(Stored records)
● ● ●

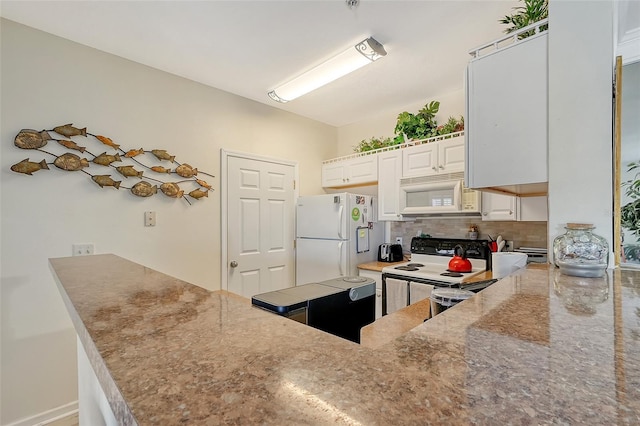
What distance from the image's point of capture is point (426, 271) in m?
2.59

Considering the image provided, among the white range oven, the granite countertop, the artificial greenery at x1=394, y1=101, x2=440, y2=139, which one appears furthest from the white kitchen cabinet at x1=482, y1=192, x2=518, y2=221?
the granite countertop

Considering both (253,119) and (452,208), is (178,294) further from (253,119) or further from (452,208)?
(253,119)

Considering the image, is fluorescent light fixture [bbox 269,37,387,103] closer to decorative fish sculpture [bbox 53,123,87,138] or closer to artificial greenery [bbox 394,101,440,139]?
artificial greenery [bbox 394,101,440,139]

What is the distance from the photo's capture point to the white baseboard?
1883 mm

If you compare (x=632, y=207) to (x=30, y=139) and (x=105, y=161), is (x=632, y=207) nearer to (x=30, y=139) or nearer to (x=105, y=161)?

● ● ●

Reproduce every item above word for word, leaving out the pictures.

What distance from the image's point of capture is point (426, 271) in m?
2.59

Considering the image provided, among the white range oven, the granite countertop, the artificial greenery at x1=394, y1=101, x2=440, y2=139, which one appears furthest from the white kitchen cabinet at x1=482, y1=192, x2=518, y2=221?
the granite countertop

Considering both (253,119) and (452,208), is (178,294) further from (253,119) or further from (452,208)?
(253,119)

Considering the image, is fluorescent light fixture [bbox 269,37,387,103] closer to decorative fish sculpture [bbox 53,123,87,138] or closer to artificial greenery [bbox 394,101,440,139]?
artificial greenery [bbox 394,101,440,139]

What is the distance from the photo's capture point to the white baseboard?
1883 mm

If you compare (x=632, y=207) to (x=30, y=139) and (x=105, y=161), is (x=632, y=207) nearer to (x=30, y=139) or nearer to (x=105, y=161)?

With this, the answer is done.